By Tom Lynch
I’ve always dug Baby Teeth for its soul-infused goofy-pop charm, pretty much from the first time I caught the band live. While I don’t really remember when or where exactly that was, I’m willing to bet I had had more than enough drinks to be overly engaged, as I distinctly remember dancing, which I don’t really do that often because I’m a terrible dancer.
Peter Andreadis, drummer and sometimes-vocalist for Baby Teeth, has carried on a solo side project called All City Affairs for a few years now, an even more sugary counterpart to the other group, in which he elaborately constructs little indie-pop gems, mostly set to programmed electronic beats and glitches. Keyboards, synths and acoustic guitars often make appearances, and Andreadis’ voice, catching and inviting, seems a perfect match for the material. His work in this band is an example of various elements falling smoothly in line to create a glistening whole. “Identity Theft,” All City Affairs’ new record on Lujo—the release of which the band celebrates January 8 at Schubas—has the unique ability to impress and not impose. The album glides…a collection of calm, cozy, beat-happy nuggets that never drift farther from the middle than what’s required. Andreadis’ knack for churning out delicious hooks doesn’t hurt, either.
He says that with “Identity Theft,” he, for the first time, truly set out solo. “This was the first [record] where I had to sort out much of it on my own,” he says. “And I was also trying to go ahead and do some songwriting that was a little more streamlined and simple. I felt like, when I first got started, that I was gonna write complex songs with a lot of chord changes, different parts, two bridges on songs. [With ‘Identity Theft’] I tried to do something different with the formula, make the songs and harmonies simple.”
It certainly worked, as the allure of “Identity Theft” has much to do with its breezy, relaxed attitude. “I had been influenced by acoustic songwriting growing up, some REM, then I started getting into Jeff Buckley,” Andreadis says. “I was [into] that kind of thing when I was first starting to write songs; this was like high school and early college. But I wanted to make a statement with what I was doing, I [wanted to] elaborate on what I was doing, so I didn’t sound like I was just a regular singer-songwriter guy coming out. It’s so easily dismissed—this is the formula, here’s a new person doing it, but nothing’s changed though. I thought if I’m going to do this, I’m gonna make it so that I can be something that takes a lot more time, more time to sink in…over the course of time came a lot more electronic elements, which was, for me, another departure.”
Andreadis says that it now takes longer than usual for him to complete a song. “It does take me a fairly long time—I wish I was faster,” he says. “When I first got started, I felt like I could turn them out quickly. But then I started playing drums in Baby Teeth and got a whole new perspective on percussion and what that can do to develop a song, take a song that already existed and give it a new shape. I started stripping down what I was doing, starting with just a drum part or a just a bassline. Also, a lot of what I did on the new record, there’s an electronic rhythm that stays steady throughout the song, and that causes the song development to take a little bit longer.”

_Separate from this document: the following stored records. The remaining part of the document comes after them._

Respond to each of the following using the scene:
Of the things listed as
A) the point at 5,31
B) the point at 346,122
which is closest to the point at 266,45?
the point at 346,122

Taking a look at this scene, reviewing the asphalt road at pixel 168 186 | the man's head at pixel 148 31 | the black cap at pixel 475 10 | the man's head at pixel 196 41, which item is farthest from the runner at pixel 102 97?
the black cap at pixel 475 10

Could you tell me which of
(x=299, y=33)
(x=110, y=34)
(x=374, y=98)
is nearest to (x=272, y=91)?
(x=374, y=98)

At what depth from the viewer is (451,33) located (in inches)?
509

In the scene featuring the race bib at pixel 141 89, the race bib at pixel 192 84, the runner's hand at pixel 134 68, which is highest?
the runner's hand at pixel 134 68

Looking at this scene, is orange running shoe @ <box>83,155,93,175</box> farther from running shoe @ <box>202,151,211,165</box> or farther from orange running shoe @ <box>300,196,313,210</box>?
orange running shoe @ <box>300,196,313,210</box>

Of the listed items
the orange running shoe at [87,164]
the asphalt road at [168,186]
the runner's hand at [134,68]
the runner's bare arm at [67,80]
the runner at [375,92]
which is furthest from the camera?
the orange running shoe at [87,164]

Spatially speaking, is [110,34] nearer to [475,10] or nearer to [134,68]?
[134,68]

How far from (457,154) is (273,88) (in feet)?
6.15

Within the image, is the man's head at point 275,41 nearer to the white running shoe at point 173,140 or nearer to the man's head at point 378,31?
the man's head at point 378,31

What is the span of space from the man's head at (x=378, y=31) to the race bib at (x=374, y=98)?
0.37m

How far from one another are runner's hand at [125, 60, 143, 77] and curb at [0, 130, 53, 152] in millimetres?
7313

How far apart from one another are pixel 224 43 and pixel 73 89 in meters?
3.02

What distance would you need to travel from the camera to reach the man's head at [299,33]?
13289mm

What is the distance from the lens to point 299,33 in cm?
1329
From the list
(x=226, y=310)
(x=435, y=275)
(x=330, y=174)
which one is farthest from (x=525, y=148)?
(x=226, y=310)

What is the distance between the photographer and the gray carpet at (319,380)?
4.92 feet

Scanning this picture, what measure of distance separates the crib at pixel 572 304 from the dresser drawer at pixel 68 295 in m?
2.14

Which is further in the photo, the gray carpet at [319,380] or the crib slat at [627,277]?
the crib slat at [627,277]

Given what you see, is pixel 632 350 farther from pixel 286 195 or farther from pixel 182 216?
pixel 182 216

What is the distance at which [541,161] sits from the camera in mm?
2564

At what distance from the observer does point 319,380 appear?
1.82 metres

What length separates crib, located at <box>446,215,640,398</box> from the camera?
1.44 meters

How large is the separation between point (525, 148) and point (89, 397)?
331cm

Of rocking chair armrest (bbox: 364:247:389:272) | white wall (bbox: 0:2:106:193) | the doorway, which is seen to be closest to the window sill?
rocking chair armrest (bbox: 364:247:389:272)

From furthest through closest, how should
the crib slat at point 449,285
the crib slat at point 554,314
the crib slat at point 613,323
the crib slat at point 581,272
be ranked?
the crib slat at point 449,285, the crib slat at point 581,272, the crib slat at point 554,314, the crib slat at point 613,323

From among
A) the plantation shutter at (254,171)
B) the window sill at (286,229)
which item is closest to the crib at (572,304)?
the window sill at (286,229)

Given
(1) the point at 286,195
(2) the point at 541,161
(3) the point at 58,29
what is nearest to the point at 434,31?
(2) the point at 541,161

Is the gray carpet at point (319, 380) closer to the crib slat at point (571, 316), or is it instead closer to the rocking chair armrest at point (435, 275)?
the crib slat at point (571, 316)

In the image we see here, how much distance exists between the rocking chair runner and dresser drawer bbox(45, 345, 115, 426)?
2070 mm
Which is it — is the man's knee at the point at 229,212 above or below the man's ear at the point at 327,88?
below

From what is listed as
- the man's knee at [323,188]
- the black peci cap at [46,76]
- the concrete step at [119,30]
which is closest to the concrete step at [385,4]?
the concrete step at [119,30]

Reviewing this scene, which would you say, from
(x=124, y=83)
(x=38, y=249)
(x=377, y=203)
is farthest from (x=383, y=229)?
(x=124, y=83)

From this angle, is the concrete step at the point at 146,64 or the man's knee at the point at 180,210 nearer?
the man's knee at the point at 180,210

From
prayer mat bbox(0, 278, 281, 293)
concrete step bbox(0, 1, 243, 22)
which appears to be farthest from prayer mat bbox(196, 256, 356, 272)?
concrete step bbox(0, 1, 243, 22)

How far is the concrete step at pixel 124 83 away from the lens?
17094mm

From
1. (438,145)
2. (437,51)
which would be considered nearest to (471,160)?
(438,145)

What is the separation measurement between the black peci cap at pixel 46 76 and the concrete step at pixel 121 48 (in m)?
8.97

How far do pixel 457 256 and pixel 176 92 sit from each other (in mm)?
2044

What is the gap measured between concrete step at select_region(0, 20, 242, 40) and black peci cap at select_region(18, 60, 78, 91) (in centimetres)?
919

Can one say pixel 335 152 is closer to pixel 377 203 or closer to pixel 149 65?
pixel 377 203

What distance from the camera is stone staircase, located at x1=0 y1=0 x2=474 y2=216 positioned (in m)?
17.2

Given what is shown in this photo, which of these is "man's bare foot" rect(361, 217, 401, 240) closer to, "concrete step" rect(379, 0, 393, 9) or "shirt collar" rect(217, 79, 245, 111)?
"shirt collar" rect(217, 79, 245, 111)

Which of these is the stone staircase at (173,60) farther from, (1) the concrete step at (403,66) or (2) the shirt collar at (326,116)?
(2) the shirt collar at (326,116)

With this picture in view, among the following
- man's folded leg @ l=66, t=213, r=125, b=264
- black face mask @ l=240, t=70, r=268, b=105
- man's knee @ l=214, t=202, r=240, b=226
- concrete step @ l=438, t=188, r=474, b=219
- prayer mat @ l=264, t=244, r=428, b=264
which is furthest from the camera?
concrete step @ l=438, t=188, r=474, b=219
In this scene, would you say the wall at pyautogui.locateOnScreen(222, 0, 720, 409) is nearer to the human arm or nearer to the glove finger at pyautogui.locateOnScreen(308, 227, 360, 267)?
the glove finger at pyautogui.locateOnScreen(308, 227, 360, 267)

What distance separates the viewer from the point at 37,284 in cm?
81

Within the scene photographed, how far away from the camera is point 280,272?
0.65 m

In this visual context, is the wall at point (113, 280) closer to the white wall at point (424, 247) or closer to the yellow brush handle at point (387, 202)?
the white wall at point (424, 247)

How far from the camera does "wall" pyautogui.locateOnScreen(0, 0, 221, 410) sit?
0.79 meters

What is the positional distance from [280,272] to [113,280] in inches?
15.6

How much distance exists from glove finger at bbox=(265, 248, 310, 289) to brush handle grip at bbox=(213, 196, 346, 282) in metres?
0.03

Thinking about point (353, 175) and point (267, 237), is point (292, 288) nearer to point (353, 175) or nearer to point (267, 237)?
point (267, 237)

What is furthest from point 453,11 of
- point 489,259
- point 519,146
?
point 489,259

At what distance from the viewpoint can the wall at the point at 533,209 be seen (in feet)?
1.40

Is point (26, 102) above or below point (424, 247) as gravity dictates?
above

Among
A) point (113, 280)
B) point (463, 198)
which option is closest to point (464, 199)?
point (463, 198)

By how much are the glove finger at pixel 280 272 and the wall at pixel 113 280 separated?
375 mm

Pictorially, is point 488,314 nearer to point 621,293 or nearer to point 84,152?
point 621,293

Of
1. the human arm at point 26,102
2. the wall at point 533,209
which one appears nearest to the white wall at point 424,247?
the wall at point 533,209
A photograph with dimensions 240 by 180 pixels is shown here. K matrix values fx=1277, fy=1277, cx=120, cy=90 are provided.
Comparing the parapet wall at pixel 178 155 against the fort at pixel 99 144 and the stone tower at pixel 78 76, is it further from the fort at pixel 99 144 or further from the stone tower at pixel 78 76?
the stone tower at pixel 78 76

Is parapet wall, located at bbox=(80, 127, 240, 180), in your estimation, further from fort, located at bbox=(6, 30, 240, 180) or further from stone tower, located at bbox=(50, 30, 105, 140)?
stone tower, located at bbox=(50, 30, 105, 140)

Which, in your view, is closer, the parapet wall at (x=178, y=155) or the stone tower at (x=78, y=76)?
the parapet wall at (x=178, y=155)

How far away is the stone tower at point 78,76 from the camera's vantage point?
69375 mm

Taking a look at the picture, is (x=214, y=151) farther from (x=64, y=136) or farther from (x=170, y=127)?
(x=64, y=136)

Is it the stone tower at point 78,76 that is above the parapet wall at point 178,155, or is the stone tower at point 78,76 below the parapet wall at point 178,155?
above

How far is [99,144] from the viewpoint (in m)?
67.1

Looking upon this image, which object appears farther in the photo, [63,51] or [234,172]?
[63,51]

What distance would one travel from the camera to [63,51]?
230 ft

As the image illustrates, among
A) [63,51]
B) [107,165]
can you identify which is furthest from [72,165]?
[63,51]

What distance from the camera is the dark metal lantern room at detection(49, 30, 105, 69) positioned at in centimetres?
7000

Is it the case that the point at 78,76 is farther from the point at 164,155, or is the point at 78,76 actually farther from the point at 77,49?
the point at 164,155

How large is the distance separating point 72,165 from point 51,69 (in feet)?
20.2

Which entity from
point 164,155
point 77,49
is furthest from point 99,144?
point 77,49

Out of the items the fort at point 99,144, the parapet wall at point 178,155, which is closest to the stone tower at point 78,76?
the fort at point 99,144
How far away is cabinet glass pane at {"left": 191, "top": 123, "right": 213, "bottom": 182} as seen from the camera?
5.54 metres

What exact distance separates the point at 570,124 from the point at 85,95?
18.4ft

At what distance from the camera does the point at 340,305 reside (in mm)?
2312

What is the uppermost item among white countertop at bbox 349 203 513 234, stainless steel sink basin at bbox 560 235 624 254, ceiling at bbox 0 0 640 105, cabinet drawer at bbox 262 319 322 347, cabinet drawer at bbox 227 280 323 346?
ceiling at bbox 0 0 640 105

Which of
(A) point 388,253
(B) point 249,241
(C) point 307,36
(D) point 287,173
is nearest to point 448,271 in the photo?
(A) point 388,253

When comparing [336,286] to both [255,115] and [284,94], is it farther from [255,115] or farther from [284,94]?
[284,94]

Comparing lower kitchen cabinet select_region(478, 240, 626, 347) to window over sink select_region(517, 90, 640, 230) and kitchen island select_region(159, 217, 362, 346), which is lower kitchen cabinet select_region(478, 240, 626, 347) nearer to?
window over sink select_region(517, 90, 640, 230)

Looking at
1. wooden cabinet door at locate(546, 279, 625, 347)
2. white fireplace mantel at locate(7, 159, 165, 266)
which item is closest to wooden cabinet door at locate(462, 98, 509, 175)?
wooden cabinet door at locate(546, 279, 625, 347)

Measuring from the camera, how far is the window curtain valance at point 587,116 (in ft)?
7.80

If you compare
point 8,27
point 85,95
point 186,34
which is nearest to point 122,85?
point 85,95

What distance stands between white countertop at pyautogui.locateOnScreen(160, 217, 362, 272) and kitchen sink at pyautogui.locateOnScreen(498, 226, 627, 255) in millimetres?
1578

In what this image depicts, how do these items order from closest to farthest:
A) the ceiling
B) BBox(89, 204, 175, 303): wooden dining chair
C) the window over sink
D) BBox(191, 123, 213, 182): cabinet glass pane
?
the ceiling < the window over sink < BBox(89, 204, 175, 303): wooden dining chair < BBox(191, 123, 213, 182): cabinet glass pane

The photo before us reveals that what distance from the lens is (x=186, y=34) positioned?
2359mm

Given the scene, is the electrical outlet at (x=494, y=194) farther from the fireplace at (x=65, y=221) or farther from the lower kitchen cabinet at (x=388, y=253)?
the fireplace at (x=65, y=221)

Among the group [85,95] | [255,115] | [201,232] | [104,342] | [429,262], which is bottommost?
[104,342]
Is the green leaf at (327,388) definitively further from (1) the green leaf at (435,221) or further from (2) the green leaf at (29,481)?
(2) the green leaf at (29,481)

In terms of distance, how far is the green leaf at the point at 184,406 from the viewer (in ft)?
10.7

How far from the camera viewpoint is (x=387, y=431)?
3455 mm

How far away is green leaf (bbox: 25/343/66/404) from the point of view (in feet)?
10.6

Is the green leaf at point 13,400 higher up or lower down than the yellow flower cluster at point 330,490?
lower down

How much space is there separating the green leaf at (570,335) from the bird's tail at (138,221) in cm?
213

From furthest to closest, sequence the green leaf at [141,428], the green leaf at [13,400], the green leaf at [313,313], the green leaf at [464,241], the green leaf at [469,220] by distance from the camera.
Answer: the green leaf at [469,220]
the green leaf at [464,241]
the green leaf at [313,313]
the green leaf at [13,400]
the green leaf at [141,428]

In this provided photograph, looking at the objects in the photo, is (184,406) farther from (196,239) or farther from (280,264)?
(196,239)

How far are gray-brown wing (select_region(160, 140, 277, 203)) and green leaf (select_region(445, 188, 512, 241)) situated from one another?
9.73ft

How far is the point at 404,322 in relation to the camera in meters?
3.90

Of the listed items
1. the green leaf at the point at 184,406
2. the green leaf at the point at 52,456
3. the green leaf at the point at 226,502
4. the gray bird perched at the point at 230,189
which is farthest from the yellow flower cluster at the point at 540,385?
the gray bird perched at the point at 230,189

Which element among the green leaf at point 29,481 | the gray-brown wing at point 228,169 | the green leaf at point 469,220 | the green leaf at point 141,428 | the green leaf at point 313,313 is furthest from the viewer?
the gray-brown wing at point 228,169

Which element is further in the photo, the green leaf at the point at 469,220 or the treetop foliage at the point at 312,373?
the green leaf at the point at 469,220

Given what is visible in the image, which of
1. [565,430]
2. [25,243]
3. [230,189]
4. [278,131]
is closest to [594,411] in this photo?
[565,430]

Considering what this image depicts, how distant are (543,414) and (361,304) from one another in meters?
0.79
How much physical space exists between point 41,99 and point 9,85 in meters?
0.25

The persistent electronic element seems to make the biggest impression, as well. A common reaction found in most of the critical reviews for “Identity Theft” is surprise, or a specific interest in why Andreadis, a drummer, would prominently use beat programming as the driving foundation of his solo work. “I was surprised about that, too,” he says of this response to the band. “You listen to the radio, or the things that critics are recommending, and we are in this state of time where everything is a hybrid—rock music now has so many electronic elements. So I found that puzzling. I think there’s a lot of pop music that has electronic instruments. I can make my pop record sound like a Kanye West record, with hip-hop-sounding drums, or basslines, or synthesizers. That to me is a really exciting way of doing something that’s kind-of rock, what I grew up listening to. I really just want to make pop music, something [you] could put on next to a Kanye record, or a Paul McCartney song, or Neil Young.”